Recall for "High" Class (0.99). The model is good at predicting "high" scores, with a near-perfect recall of 99%. This is expected given the dataset's heavy class imbalance. The model can simply learn to predict "high" for almost every case and still achieve a high overall accuracy.

# XGBoost Performance Analysis
The XGBoost model shows a modest improvement in overall performance metrics compared to the Logistic Regression model.

Accuracy: The XGBoost model has an accuracy of 80.30%, which is higher than the Logistic Regression model's 62.36%. This indicates that it correctly predicts the review score more often overall.

Precision: The precision is 81.64%, a slight increase from the previous model.

Recall: The recall is 95.13%, a substantial jump from the previous model's 64.62%.

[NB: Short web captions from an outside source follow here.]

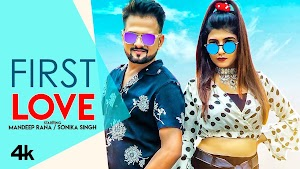 First Love Lyrics - Gagan Haryanvi ~ LYRICGROOVE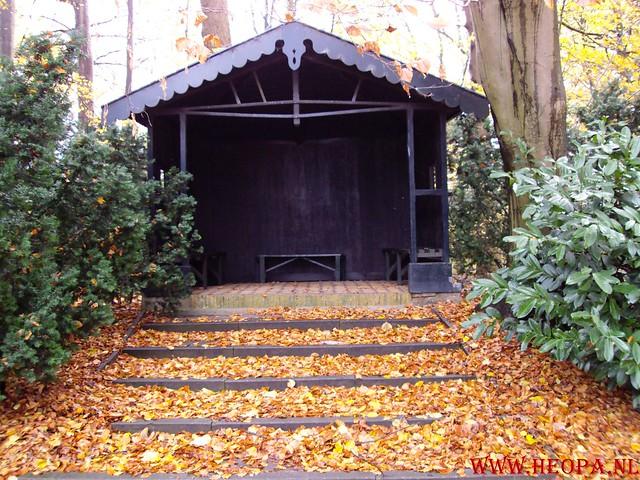 15-11-2009            Gooise lus       18.5 KM    NS Wandeltocht  (51)
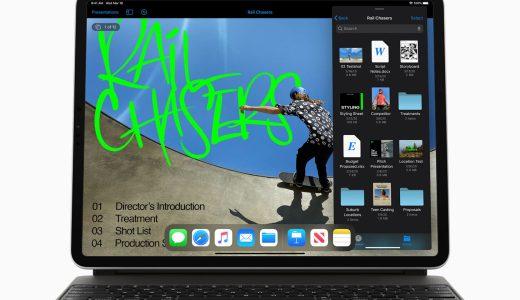 iPad Pro(2020)セルラー版の機種代金と月々の料金、あわせていくら?ドコモ・au・ソフトバンクそれぞれで計算してみた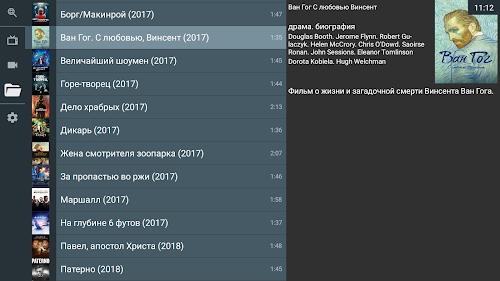 Screenshot 3 OTT Navigator IPTV 1.4.2 APK PAID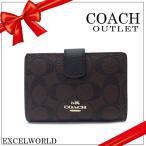 COACH コーチ アウトレット 二つ折り財布 シグネチャー ミディアム コーナー ジップ ウォレット F54023 IMAA8 ブラウンxブラック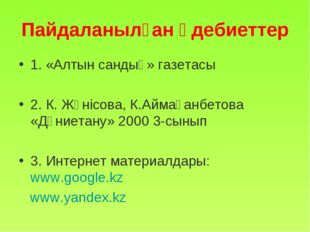 Пайдаланылған әдебиеттер 1. «Алтын сандық» газетасы 2. К. Жүнісова, К.Аймаған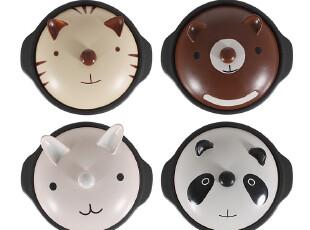 七 七夕动物 砂锅 可爱卡通陶瓷锅 锅盖汤煲 炖锅陶瓷,锅具,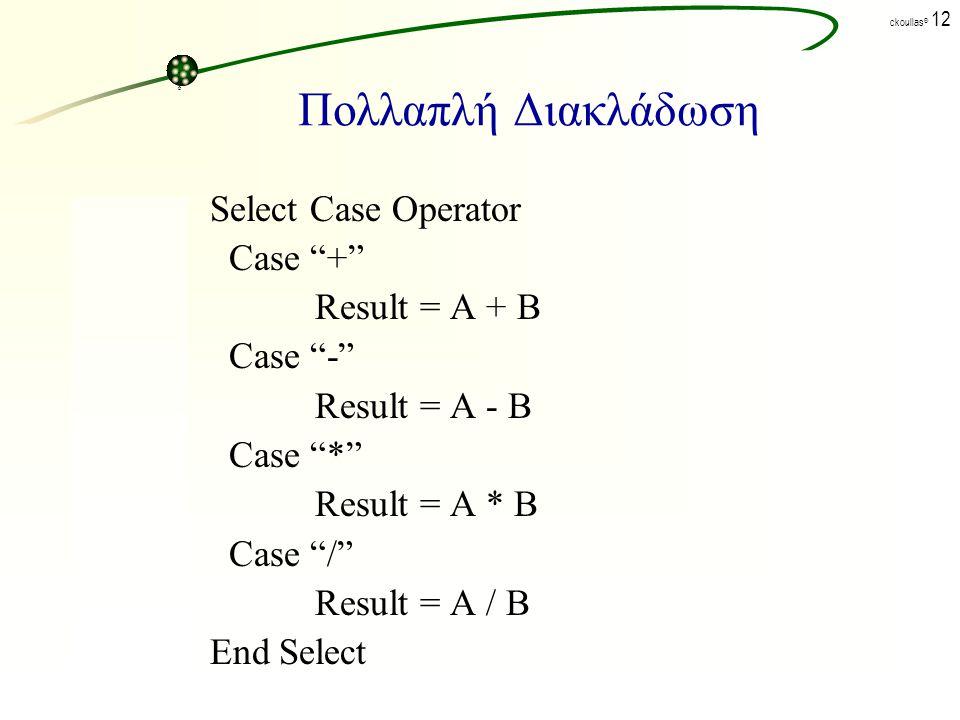 ck©ck© ckoullas © 11 Πολλαπλή Διακλάδωση όπου: Select Case, Else: είναι δεσμευμένες λέξεις.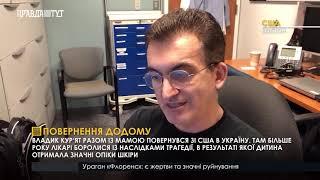 Випуск новин на ПравдаТут за 15.09.18 (20:30)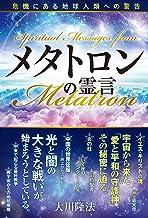 表紙: メタトロンの霊言―危機にある地球人類への警告― | 大川隆法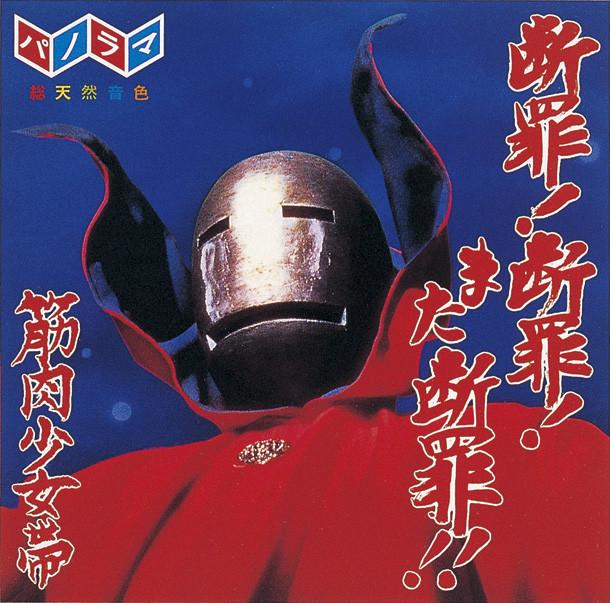 「断罪!断罪!また断罪!!」(1991年7月21日発表)ジャケット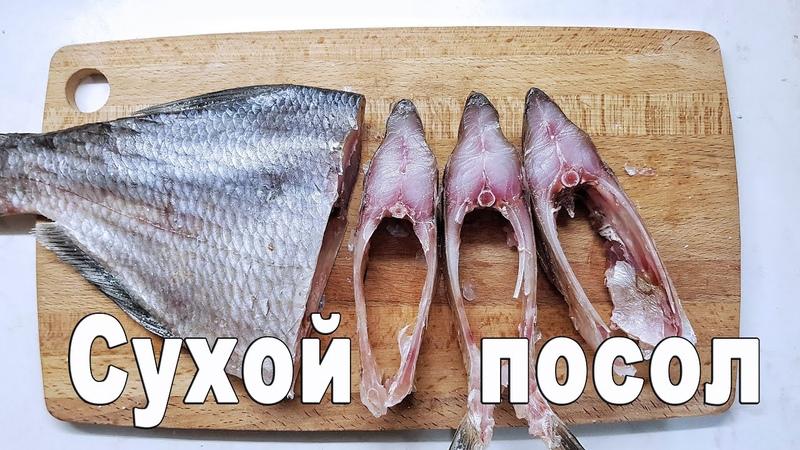 Как посолить очень крупную рыбу Сухой посол леща How to salt a very large fish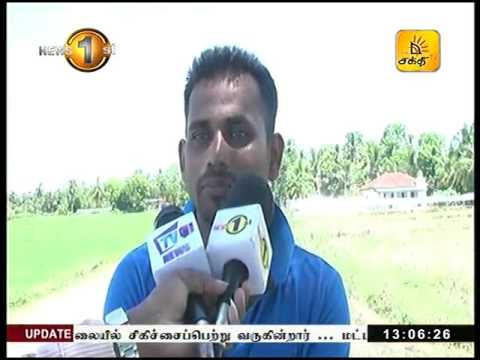 News 1st Lunch time Shakthi TV 1PM 12th June 2017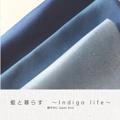 藍と暮らす ~Indigo life~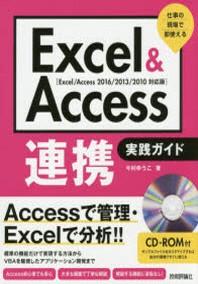 EXCEL & ACCESS連携實踐ガイド 仕事の現場で卽使える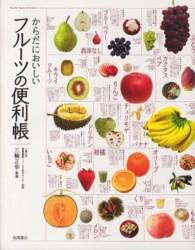 からだにおいしいフルーツの便利帳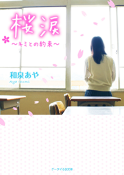 桜涙~キミとの約束~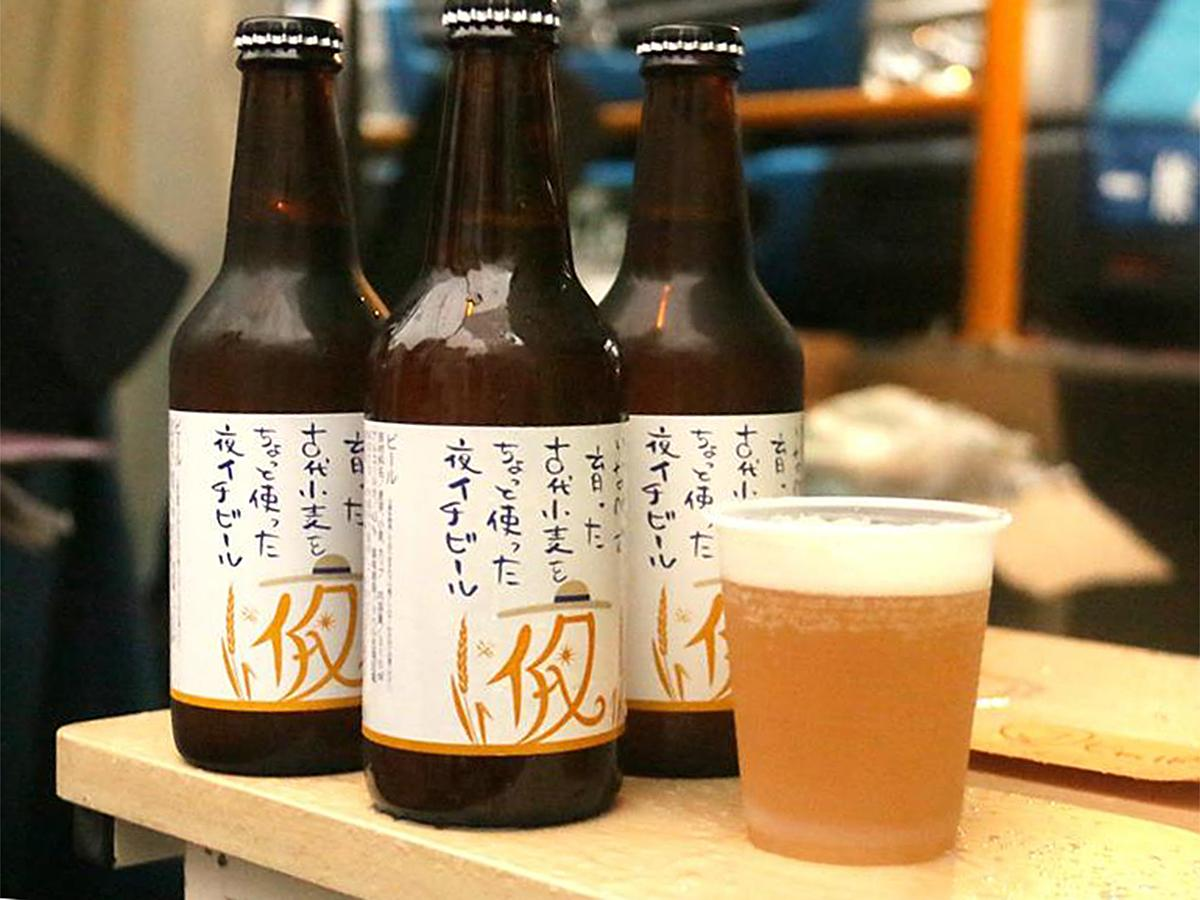 「なやばし夜イチ」オリジナルビールも登場(写真提供:なやばし夜イチ)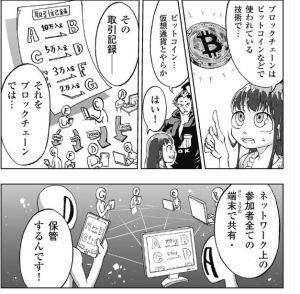 Blockchain-themed Manga Series Hopes to Take Japan by Storm 101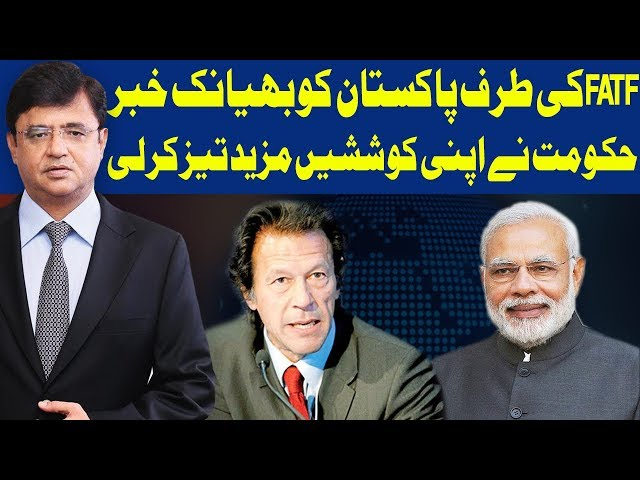 Dunya Kamran Khan Kay Sath | 21 October 2019 | Dunya News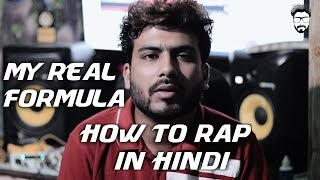 Professional Rap Kaise Banaye Hindi Top Secret Tricks : HOWTORAP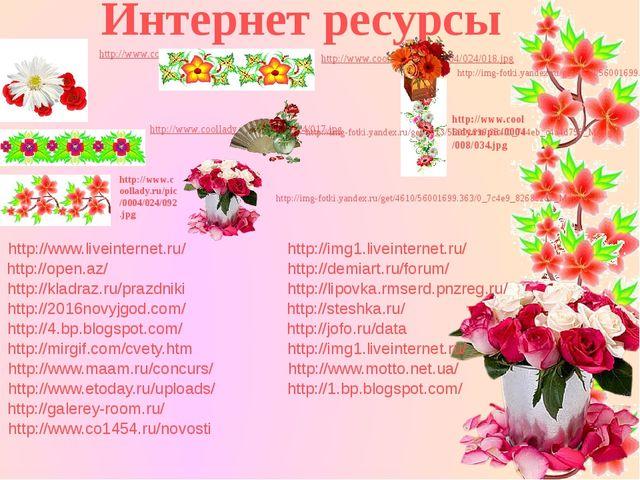 Интернет ресурсы http://www.coollady.ru/pic/0004/035/042.jpg http://www.cooll...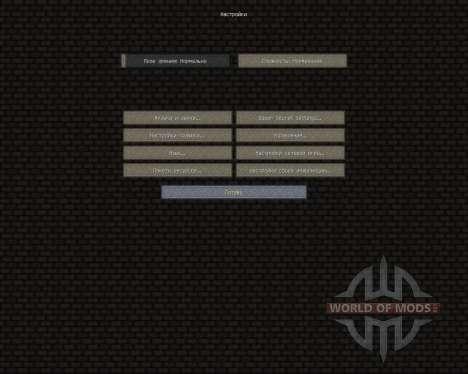 SMPs Revival [16x][1.7.2] für Minecraft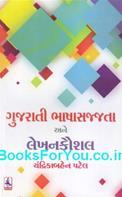 Gujarati Bhasha Sajjata ane Lekhan Kaushal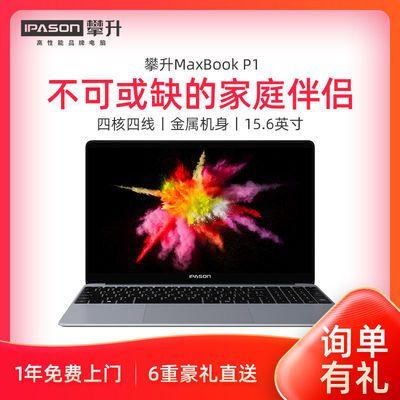 攀升MaxBook P1 四核窄边框IPS屏轻薄金属商务办公网课笔记本电脑
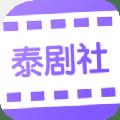 泰剧社软件app下载_泰剧社软件app最新版免费下载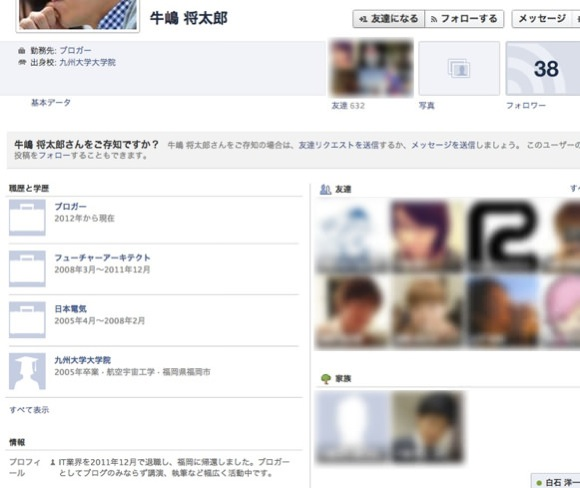 Facebook comfirm my profile 4
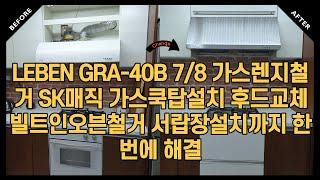 LEBEN GRA-40B 7/8 가스렌지철거 SK매직 …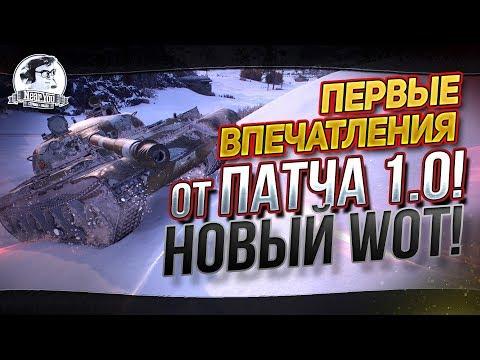 НОВЫЙ WORLD OF TANKS - ПАТЧ 1.0! Первые впечатления! (видео)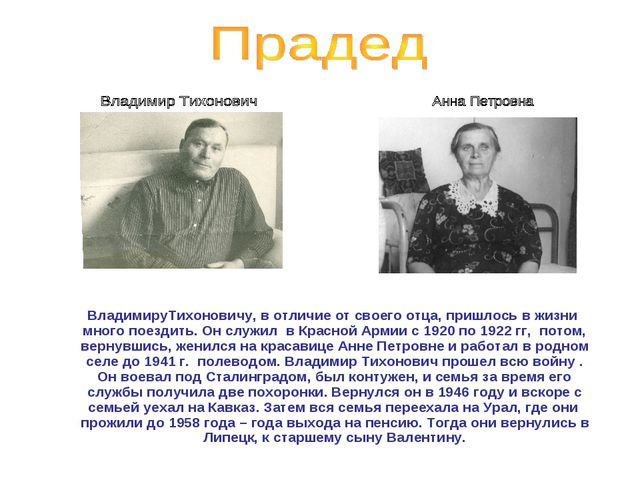 ВладимируТихоновичу, в отличие от своего отца, пришлось в жизни много поезди...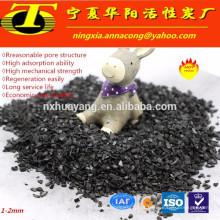 Preço barato do preço do carbono ativado em kg com material de casca de noz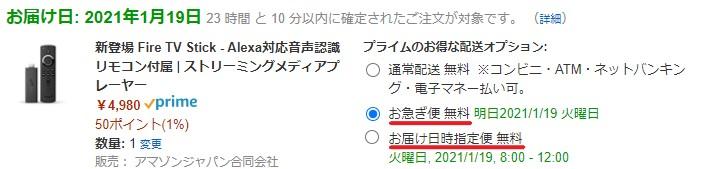 Fire TV Stickお急ぎ便とお届け日時指定便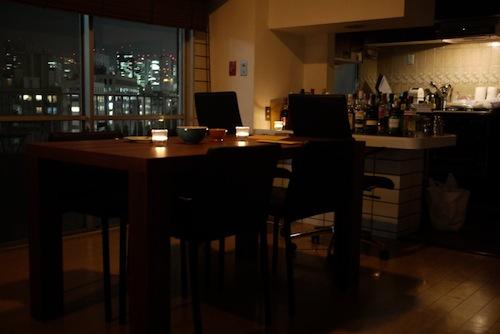 Chibirashka Lounge
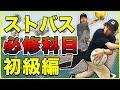 【3分でマスター!】ストバス王道ドリブルテクニック5つ紹介!【バスケ】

However, when looking at the more detailed breakdown, we see a more nuanced story:

Low Score Class: The precision for the 'Low' score class is 0.34, and the recall is 0.56. This is a small improvement in recall compared to the model without SMOTE, but it is not a large one. The precision is the same as the Logistic Regression model with SMOTE. This means the model still struggles to predict low scores accurately, with a high number of false positives.

High Score Class: The precision is 0.81 and the recall is 0.65. The model is still very good at predicting high scores, but the recall is not as high as it was for the model without SMOTE.

The XGBoost model, with the help of SMOTE, is a better classifier than the Logistic Regression model. It correctly identifies more of the at-risk customers (the "Low" class), which is a crucial business objective. While the precision for the "Low" class is still relatively low, the trade-off for a significantly higher recall is often acceptable in a business setting where the cost of a missed low-score customer (a false negative) is higher than the cost of a false positive. You could now use this model to proactively flag orders at a higher risk of a low review. Further fine-tuning of the XGBoost hyperparameters could lead to even better results.